The three keys to fifth-generation are availability of spectrum, densification and spectrum efficiency, said co-chair Russ Gyurek, Cisco director-IoT. “Spectrum diversity is really important” to address “overall bandwidth needs and different deployment models,” he said: “All users do want more spectrum, obviously. It is not something that you just invent.” Mid-band spectrum is a “sweet spot” but is “very limited,” he said. Adding small cells and making networks denser “helps” but is “very costly,” he said. Spectral efficiency is “challenging technically as well as costly,” he said.

The WG is looking closely at open-RAN deployments, proposed by 22 operators so far, Gyurek said. The group is tracking the scalability, deployment capabilities and challenges posed, he said. Projections are O-RAN can cut network costs 35-49%, he said. “This is moving fairly quickly” and it's the right time to make policy recommendations, he said.

The WG is looking at 6G, which some believe could launch as early as 2028, Daly said.

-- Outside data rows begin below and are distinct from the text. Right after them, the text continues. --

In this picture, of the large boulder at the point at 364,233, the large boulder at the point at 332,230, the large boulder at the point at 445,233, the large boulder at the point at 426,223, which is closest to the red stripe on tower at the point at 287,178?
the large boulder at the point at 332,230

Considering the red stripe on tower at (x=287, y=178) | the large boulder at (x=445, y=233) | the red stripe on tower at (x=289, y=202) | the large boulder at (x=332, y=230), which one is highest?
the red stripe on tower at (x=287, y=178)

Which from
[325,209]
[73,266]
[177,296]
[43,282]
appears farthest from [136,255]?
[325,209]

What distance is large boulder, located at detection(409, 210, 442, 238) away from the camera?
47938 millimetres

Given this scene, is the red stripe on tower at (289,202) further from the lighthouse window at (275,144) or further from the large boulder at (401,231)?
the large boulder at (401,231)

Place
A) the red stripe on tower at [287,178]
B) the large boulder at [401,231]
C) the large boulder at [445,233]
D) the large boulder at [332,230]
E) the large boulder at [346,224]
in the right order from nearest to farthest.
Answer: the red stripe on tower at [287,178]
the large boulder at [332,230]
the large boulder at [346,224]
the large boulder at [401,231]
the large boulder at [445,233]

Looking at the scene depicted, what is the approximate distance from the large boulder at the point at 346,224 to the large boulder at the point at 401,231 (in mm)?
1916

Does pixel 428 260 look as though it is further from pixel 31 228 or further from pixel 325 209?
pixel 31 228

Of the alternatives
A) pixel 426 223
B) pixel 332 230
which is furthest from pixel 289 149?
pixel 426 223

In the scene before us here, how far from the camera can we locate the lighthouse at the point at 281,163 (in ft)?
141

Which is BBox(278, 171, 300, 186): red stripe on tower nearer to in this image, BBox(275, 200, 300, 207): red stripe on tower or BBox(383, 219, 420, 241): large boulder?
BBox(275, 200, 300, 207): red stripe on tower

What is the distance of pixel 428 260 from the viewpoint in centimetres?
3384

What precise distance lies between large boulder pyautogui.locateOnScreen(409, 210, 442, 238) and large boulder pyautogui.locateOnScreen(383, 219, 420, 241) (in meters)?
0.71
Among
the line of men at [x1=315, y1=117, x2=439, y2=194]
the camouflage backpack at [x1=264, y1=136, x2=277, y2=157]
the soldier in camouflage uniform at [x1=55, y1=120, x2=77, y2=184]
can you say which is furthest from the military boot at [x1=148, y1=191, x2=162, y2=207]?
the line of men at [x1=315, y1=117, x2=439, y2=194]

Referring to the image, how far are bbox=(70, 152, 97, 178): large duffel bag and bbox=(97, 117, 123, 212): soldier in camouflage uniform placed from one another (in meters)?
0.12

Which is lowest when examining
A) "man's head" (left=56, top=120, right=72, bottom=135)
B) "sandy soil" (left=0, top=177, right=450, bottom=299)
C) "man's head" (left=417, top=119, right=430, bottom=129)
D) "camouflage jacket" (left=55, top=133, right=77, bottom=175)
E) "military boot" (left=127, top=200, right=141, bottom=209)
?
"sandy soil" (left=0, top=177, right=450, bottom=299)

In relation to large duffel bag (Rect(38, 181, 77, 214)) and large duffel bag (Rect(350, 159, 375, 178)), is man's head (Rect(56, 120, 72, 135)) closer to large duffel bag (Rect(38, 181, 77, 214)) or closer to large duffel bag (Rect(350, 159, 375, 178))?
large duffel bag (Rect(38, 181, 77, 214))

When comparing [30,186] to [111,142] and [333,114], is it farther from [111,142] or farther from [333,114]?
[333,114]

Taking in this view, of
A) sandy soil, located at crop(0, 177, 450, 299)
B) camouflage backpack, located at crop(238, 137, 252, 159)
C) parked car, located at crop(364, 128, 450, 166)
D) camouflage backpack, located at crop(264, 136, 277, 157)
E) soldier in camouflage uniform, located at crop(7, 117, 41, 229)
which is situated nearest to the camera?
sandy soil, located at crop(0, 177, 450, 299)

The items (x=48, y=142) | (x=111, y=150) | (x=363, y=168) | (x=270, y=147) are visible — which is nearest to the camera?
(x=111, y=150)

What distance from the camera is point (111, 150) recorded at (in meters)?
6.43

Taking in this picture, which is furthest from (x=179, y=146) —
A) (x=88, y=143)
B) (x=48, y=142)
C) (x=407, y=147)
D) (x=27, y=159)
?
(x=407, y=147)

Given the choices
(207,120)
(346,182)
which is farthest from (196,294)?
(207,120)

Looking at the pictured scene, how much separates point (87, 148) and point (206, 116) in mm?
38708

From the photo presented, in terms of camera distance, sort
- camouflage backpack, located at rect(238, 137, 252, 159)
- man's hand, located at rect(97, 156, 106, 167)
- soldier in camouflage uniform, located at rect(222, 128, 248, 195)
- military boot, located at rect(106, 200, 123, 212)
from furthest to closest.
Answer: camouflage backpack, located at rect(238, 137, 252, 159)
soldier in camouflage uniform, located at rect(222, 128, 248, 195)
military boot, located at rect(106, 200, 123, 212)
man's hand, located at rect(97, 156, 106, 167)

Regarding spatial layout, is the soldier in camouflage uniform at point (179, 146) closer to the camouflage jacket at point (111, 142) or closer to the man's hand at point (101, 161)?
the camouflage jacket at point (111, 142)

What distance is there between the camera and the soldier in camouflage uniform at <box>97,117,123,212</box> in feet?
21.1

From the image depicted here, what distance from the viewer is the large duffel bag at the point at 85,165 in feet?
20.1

The “bottom line” is “6G is happening around us, if we want to lead, now is the time to engage,” he said.

TAC Chair Dennis Roberson said it’s “disappointing to all of us” the coronavirus slowed standards. “Still, things are moving forward.” 6G “is coming,” he said: “If we really want to be leaders, we need to be thinking about 6G.”

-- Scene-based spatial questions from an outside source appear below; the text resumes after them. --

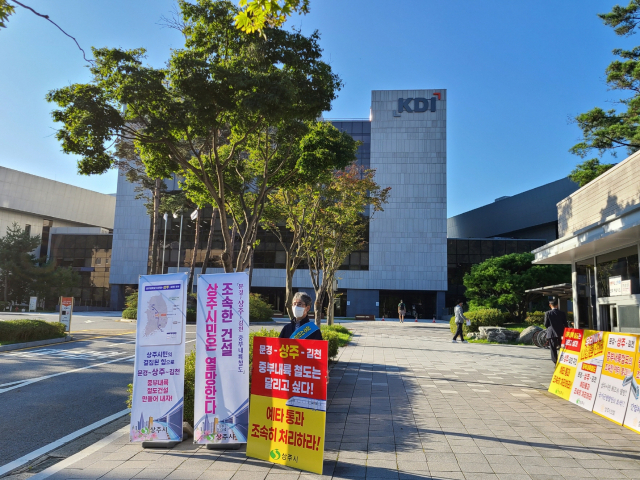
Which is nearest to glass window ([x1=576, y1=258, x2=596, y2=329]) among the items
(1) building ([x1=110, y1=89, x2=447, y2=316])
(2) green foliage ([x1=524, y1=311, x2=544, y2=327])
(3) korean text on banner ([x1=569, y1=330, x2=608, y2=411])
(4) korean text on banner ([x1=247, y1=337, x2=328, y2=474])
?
(3) korean text on banner ([x1=569, y1=330, x2=608, y2=411])

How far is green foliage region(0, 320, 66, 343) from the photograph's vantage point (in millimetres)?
13700

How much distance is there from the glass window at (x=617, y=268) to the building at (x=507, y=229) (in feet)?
123

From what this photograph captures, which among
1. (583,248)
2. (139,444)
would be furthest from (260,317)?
(139,444)

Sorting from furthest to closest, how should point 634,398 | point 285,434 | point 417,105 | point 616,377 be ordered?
point 417,105
point 616,377
point 634,398
point 285,434

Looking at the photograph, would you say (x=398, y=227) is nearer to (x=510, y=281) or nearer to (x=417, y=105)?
(x=417, y=105)

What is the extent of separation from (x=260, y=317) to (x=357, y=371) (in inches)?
842

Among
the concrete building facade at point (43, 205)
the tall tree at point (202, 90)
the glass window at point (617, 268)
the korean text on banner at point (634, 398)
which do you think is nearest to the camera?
the korean text on banner at point (634, 398)

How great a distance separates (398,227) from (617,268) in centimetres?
3707

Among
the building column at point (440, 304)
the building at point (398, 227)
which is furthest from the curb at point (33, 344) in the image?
the building column at point (440, 304)

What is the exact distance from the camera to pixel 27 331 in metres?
14.2

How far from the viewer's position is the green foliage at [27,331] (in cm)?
1370

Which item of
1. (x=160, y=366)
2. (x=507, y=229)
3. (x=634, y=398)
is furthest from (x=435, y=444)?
(x=507, y=229)

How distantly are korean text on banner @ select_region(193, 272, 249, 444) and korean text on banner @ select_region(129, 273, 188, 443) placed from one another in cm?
22

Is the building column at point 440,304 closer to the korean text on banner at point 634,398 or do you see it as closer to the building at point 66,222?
the building at point 66,222
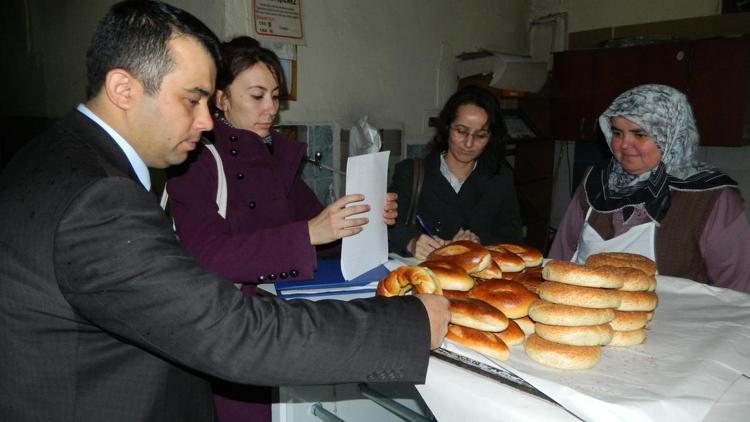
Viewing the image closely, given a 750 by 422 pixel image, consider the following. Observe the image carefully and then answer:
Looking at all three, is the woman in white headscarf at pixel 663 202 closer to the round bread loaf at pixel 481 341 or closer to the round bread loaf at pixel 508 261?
the round bread loaf at pixel 508 261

Unlicensed spectrum has worked best when the FCC keeps ahead of both demand and technology, said Brian Markwalter, CTA senior vice president-research and standards, co-chair of the Future of Unlicensed Operations WG. “What tends to work is finding the spectrum ahead of the obvious demand, and then adjust as we learn." Markwalter’s biggest “takeaway” is the FCC's actions to provide unlicensed spectrum are “justified in the economic value we have seen brought to the market.” CTA sees recent FCC action on 6 GHz (see 2004230059) as a “necessary addition” to meet growing mid-band demand, he said.

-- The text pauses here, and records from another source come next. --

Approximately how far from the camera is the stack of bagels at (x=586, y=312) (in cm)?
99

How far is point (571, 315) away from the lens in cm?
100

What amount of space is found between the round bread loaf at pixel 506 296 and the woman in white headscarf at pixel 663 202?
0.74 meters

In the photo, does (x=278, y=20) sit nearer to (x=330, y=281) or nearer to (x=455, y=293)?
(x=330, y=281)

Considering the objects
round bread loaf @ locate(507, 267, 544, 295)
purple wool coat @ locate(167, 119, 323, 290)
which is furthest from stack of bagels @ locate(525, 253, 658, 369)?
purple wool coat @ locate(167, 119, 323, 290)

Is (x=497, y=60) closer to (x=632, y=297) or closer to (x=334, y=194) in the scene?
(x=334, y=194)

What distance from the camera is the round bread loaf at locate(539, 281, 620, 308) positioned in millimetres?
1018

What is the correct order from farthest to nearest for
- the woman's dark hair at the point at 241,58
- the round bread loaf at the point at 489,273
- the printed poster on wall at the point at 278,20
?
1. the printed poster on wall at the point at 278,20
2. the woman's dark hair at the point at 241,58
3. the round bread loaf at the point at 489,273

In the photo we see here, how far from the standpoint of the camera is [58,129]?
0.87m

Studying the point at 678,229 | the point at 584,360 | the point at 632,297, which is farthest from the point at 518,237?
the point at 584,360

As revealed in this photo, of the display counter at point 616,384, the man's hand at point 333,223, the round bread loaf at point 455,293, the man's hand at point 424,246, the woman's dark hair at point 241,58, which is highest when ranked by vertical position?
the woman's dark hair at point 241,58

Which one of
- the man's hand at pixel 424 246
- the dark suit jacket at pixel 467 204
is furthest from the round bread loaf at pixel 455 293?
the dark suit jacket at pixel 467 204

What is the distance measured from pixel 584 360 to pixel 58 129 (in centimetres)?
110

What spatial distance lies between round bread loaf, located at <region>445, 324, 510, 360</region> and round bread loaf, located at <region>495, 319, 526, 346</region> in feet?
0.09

Wireless ISPs offer a case study of the importance of unlicensed spectrum, said Kevin Leddy, Charter vice president-technology planning. “They are six times as cost-effective as fiber,” he said: “By relying on these unlicensed bands, they are able to offer a good broadband experience in very low-density rural towns, where other ISP's just cannot reach.”

The Artificial Intelligence and Computing WG plans to recommend the FCC develop an AI strategy, said co-chair Adam Drobot, chairman of OpenTechWorks. "AI impacts so many different aspects of what the FCC does that having that kind of strategy in place is … important to be prepared for the kind of issues that will end up in front of the FCC.”

Be ready,” Drobot advised: “AI is not all mature technology, but there is a lot of it already deployed in the marketplace. There's a tremendous investment.” Such issues will reach the FCC faster than most expect, he said.